▸ **PROBLEM TO WORK ON**:
Below are records; reproduce exactly the lines from the one containing "Which ordering of" through the end, both included, and only those.

▸ **SOURCE DATA**:
************
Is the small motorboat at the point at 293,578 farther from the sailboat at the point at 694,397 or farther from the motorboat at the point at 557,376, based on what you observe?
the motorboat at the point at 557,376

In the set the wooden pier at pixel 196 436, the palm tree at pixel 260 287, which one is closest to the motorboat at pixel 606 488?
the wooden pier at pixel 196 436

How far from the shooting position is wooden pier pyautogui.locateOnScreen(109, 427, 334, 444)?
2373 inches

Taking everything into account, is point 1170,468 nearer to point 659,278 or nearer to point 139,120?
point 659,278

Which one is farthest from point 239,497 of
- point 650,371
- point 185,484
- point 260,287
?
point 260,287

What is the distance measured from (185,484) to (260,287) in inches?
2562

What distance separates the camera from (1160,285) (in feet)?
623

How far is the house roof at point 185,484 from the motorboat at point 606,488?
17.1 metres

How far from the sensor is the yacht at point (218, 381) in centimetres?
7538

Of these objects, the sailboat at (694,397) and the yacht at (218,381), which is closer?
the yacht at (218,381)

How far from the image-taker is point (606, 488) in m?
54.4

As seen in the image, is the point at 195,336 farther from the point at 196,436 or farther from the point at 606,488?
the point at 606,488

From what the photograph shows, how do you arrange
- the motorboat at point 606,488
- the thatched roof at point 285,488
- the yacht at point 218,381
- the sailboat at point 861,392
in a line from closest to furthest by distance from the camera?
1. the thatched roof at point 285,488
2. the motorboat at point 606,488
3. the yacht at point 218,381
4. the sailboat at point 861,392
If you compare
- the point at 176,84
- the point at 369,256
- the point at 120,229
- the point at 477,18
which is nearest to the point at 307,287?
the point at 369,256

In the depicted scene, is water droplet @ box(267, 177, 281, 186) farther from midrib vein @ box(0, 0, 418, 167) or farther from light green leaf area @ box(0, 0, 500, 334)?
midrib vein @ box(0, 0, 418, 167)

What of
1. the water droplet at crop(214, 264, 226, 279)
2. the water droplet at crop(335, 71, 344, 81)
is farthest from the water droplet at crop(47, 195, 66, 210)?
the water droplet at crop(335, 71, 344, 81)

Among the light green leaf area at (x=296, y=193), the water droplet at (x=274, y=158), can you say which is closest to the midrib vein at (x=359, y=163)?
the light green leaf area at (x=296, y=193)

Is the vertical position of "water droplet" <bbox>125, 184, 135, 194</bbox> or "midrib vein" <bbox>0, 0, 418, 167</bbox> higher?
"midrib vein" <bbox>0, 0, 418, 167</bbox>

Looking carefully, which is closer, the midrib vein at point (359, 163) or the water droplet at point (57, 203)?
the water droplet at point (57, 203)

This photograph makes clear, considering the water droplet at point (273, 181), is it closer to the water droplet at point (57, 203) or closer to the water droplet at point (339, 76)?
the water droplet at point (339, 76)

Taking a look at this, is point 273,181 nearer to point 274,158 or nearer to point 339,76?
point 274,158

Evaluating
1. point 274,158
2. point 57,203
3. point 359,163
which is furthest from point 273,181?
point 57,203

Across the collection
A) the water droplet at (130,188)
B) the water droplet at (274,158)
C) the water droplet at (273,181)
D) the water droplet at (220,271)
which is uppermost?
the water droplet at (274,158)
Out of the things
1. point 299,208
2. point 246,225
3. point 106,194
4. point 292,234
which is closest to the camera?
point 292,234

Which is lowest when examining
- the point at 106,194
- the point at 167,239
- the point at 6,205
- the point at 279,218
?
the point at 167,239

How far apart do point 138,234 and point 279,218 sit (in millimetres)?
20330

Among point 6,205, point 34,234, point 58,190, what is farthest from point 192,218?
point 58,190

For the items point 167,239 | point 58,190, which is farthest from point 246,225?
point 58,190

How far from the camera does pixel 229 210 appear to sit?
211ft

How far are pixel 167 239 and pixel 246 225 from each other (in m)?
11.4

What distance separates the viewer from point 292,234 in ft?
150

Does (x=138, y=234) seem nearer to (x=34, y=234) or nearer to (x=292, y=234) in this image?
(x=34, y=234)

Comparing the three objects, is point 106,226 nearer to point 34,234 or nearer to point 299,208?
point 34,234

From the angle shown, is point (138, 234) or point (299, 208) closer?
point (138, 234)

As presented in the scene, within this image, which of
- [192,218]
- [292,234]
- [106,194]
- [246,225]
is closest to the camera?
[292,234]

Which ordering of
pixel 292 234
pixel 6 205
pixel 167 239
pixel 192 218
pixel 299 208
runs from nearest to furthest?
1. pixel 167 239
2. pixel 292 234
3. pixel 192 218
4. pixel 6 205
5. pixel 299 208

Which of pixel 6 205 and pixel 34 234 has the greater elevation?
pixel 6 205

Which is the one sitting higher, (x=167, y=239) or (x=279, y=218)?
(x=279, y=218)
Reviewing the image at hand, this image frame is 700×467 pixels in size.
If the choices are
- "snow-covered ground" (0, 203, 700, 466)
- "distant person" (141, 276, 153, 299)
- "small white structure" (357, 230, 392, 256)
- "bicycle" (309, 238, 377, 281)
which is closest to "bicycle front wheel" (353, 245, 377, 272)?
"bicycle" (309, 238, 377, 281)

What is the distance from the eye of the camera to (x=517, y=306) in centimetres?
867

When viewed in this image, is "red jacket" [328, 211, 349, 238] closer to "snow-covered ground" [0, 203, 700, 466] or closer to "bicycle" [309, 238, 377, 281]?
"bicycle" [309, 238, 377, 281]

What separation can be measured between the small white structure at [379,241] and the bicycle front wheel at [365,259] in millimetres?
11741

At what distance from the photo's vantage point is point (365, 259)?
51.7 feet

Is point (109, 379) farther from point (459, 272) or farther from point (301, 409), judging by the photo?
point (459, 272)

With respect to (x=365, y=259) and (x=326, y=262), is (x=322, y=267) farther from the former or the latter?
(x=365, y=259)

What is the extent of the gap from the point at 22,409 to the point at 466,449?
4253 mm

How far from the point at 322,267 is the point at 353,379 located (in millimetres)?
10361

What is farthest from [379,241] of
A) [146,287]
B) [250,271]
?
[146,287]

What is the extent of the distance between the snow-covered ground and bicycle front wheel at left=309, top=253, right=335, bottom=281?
************
▸ **EXERCISE ANSWER**:
Which ordering of
pixel 292 234
pixel 6 205
pixel 167 239
pixel 192 218
pixel 299 208
runs from nearest to furthest?
1. pixel 167 239
2. pixel 292 234
3. pixel 192 218
4. pixel 6 205
5. pixel 299 208

Which of pixel 6 205 and pixel 34 234 has the greater elevation?
pixel 6 205

Which is the one sitting higher, (x=167, y=239) or (x=279, y=218)?
(x=279, y=218)
Reviewing the image at hand, this image frame is 700×467 pixels in size.
If the choices are
- "snow-covered ground" (0, 203, 700, 466)
- "distant person" (141, 276, 153, 299)
- "small white structure" (357, 230, 392, 256)
- "bicycle" (309, 238, 377, 281)
which is closest to "bicycle front wheel" (353, 245, 377, 272)?
"bicycle" (309, 238, 377, 281)

What is the distance from the eye of the camera to (x=517, y=306) in centimetres?
867

When viewed in this image, is "red jacket" [328, 211, 349, 238] closer to "snow-covered ground" [0, 203, 700, 466] or closer to "bicycle" [309, 238, 377, 281]?
"bicycle" [309, 238, 377, 281]

What separation can be measured between the small white structure at [379,241] and the bicycle front wheel at [365,259] in millimetres?
11741

At what distance from the photo's vantage point is point (365, 259)?
51.7 feet

Is point (109, 379) farther from point (459, 272) or farther from point (301, 409), judging by the photo?
point (459, 272)

With respect to (x=365, y=259) and (x=326, y=262), is (x=322, y=267) farther from the former or the latter?
(x=365, y=259)

What is the extent of the gap from the point at 22,409 to the point at 466,449?
4253 mm

How far from the point at 322,267 is the point at 353,379 located (in millimetres)?
10361

What is farthest from [379,241] of
A) [146,287]
B) [250,271]
?
[146,287]

What is the extent of the distance between the snow-covered ground and bicycle front wheel at left=309, top=253, right=335, bottom=281?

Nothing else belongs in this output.